### What to do
Dropping every picture, set down exactly the lines in the entries below, starting with the line with "high rise mini" and going on through the line with "10x BA15S 1141".

### Data to use
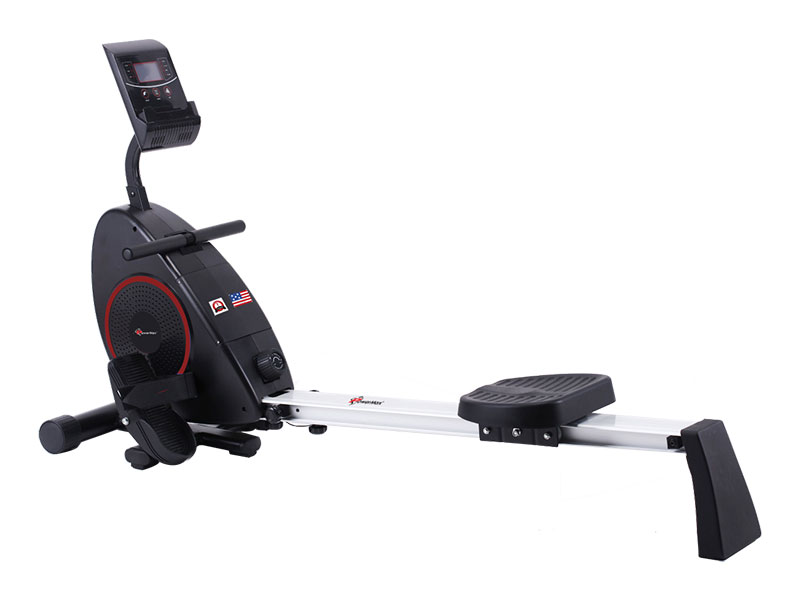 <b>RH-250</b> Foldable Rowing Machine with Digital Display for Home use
==
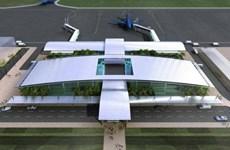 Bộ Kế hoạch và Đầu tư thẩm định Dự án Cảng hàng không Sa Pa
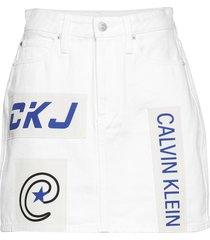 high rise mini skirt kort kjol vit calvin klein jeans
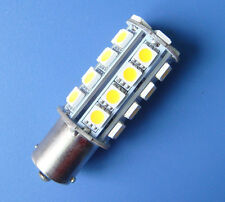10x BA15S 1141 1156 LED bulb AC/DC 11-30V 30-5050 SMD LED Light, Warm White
--
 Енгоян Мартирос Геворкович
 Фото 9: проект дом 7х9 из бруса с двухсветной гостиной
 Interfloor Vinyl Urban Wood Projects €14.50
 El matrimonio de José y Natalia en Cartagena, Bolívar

### Result
 high rise mini skirt kort kjol vit calvin klein jeans
10x BA15S 1141 1156 LED bulb AC/DC 11-30V 30-5050 SMD LED Light, Warm White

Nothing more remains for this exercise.